Sekularisme Menumbuhkan Perundungan
Sudah seharusnya hal ini menjadi perhatian semua pihak, tidak lagi melihat masalah perundungan sekadar masalah individu. Namun lebih dari itu, masifnya kasus perundungan merupakan cerminan dari pandangan hidup yang dianut masyarakat.
Disadari atau tidak, cara pandang kehidupan masyarakat hari ini dipengaruhi oleh paham yang memisahkan agama dari kehidupan atau yang disebut dengan sekularisme. Paham ini sangat berbahaya karena membuat manusia tidak mengaitkan kehidupan di dunia dengan kehidupan akhirat. Akibatnya, manusia merasa bebas mengatur hidupnya tanpa terikat aturan Allah Ta’ala. Halal haram tidak lagi menjadi standar.
Manusia tidak peduli lagi dengan pahala dan dosa. Tidak takut akan ada hari pertanggungjawaban dan hari pembalasan. Kasus perundungan mulai muncul dan semakin masif, saat manusia tidak takut akan dosa dan tidak yakin akan hari pembalasan ketika merundung orang lain. Mereka tidak jarang melukai fisik bahkan sampai akhirnya membuat korban meninggal dunia.
Mirisnya, banyak kasus perundungan seringkali diselesaikan dengan cara damai sehingga berpotensi terjadi berulang bahkan tambah subur. Di sisi lain, paham sekularisme juga melahirkan kapitalisme yang mengakibatkan orientasi hidup diarahkan untuk mencari materi sepuas mungkin. Jadilah kehormatan manusia diukur dengan popularitas fisik atau status sosial. Akibatnya, individu masyarakat yang kuat mendominasi yang lemah.

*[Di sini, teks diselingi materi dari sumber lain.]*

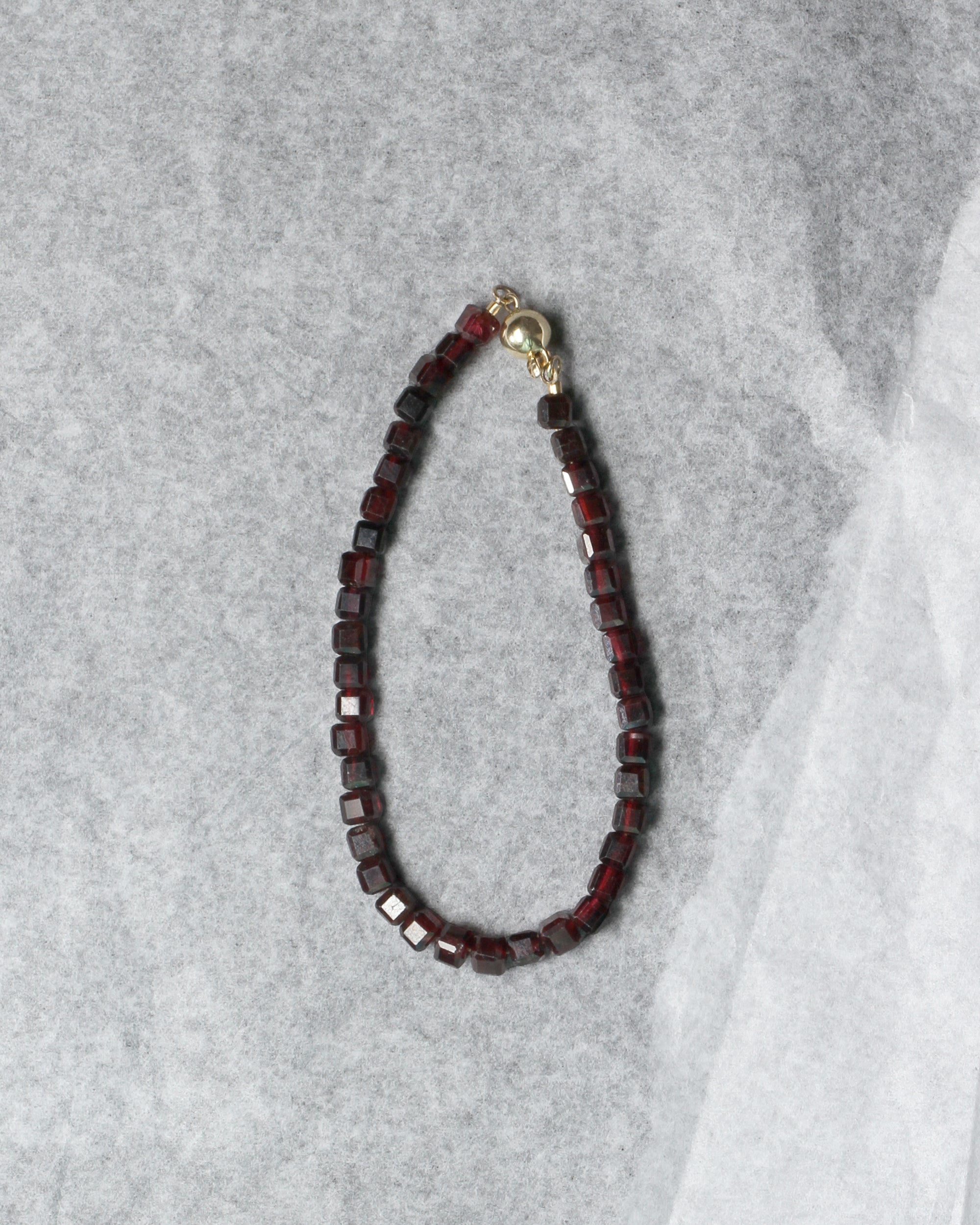 Lucien Garnet Bead Bracelet Solid Gold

Sekolah tidak lagi menjadi tempat belajar pengetahuan, adab, dan akhlak, melainkan validasi prestasi semata. Kehidupan seperti inilah yang membuat anak-anak menjadi pelaku dan korban perundungan.

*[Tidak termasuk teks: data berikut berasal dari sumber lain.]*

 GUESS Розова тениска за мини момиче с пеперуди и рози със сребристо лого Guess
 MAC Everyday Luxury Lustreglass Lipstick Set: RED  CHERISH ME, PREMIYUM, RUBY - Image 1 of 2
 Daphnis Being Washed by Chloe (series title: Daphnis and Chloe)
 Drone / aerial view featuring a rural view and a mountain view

Islam Sebagai Pandangan Hidup
Allah Taala jelas melarang perundungan karena tindakan tersebut merendahkan orang lain. Allah Swt. berfirman dalam surah Al-Hujurat ayat 11, “Wahai orang-orang yang beriman, janganlah suatu kaum mengejek kaum yang lain. Boleh jadi yang diejek itu lebih baik daripada yang mengejek.”
Melalui ayat ini, bisa dipahami bahwa ejekan atau perundungan adalah bentuk penghinaan yang jelas keharamannya. Karena itu, fenomena perundungan tidak akan bisa diselesaikan hanya sekadar membuat regulasi tanpa mengubah cara pandang hidup dan sistem kehidupan yang sekuler kapitalisme, tetapi membutuhkan perubahan mendasar pada cara pandang hidup. Perundungan bukan hal yang sulit diberantas jika kehidupan yang dibangun berdiri di atas akidah Islam yang lurus.
Akidah Islam mengajarkan manusia untuk terikat dengan aturan Allah, mengaitkan kehidupan di dunia dengan kehidupan akhirat. Akidah Islam juga meyakinkan manusia ada pahala dan dosa serta hari kebangkitan dan pembalasan. Seseorang yang senantiasa mengaitkan cara berpikir dan bersikap dengan syariat Islam maka akan menilai dan menjauhi tindakan perundungan. Kehidupan yang dipengaruhi pemikiran seperti ini akan membuat manusia menjalankan syariat Islam dalam setiap aspek kehidupan. Wallahualam bisawab.